◆ Problem 1: From the article about the two Gippslanders' fundraiser, repeat the passage starting with "Celebrant Mr Townsend, and" and going on through "Hospital's Good Friday Appeal.".
◆ Problem 2:
Answer these questions using the article about the two Gippslanders' fundraiser.
(a) What is Mr Townsend's occupation?
(b) How much must the occupants of each pod raise to be released?
(c) How long does one rotation of the observation wheel take?

◆ Text provided:
*-*-*

Gippslanders locked for good cause

Adam Townsend and Greg Mobbs will be locked in a Melbourne Star observation wheel pod tomorrow to raise money for the Royal Children's Hospital Good Friday Appeal.  photograph hayley mills

Adam Townsend and Greg Mobbs will be locked in a Melbourne Star observation wheel pod tomorrow to raise money for the Royal Children's Hospital Good Friday Appeal. photograph hayley mills

Gippslanders Adam Townsend and Greg Mobbs will be locked in a pod on the Melbourne Star observation wheel tomorrow – and won't be released until they have raised $10,000.

Celebrant Mr Townsend, and shuttle bus operator Mr Mobbs hope to raise more than the required $10,000 with proceeds donated directly to the Royal Children's Hospital's Good Friday Appeal.

The challenge is part of a competition being run by Melbourne radio station 3AW and Mornings' presenter Neil Mitchell called 'Escape from Neil's Wheel' with each of the wheel's 20 pods and their occupants required to raise at least $10,000 in order to be released.

"In total they're trying to raise in excess of $200,000 and we'll be locked in from half past eight on Friday morning and won't be released until we've raised that money," Mr Townsend said.

"My daughter Hope just turned 17 on the weekend but she was born three months prem. She was at the children's hospital where she had to go onto life support so this is just a way we can contribute and give back to the hospital."

Mr Mobbs, who was a rigger for 25 years with a fear of heights said the pair were hoping to raise the required amount in one rotation of the observation wheel which takes about half an hour.

*-*-*

◆ Data section:
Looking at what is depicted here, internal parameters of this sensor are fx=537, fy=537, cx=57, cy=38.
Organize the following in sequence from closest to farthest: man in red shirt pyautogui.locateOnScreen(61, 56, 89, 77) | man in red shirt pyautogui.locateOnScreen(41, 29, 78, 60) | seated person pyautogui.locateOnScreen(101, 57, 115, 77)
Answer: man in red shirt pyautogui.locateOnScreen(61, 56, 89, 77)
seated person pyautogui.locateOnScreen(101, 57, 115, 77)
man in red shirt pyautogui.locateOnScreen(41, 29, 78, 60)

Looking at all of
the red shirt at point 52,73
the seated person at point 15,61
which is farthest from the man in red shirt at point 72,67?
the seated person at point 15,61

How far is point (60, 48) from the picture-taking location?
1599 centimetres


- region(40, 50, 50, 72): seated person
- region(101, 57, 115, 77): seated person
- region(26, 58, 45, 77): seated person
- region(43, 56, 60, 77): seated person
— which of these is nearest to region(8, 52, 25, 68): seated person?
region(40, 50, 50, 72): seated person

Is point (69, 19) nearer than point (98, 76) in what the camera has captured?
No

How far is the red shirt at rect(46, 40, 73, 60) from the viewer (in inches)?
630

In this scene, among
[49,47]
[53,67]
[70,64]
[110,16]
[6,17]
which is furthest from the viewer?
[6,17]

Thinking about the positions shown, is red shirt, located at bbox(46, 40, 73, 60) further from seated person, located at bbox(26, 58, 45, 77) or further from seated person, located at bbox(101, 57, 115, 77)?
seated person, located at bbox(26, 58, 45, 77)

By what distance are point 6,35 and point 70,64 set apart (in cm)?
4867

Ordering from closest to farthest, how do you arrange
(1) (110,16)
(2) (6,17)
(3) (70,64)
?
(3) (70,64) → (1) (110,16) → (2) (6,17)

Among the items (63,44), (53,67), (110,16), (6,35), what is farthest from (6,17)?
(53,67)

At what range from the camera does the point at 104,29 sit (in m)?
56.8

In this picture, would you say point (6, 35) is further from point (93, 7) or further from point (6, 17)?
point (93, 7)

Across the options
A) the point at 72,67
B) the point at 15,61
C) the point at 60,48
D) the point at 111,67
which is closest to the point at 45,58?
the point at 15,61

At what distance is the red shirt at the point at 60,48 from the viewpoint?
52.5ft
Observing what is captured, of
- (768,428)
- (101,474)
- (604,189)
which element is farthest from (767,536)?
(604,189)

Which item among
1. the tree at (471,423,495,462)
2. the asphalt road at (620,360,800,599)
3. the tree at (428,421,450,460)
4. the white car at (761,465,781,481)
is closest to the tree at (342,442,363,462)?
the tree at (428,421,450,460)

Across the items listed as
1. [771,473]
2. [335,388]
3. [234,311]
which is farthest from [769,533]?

*-*-*

◆ Final answer 1:
Celebrant Mr Townsend, and shuttle bus operator Mr Mobbs hope to raise more than the required $10,000 with proceeds donated directly to the Royal Children's Hospital's Good Friday Appeal.

◆ Final answer 2:
(a) He is a celebrant.
(b) At least $10,000.
(c) About half an hour.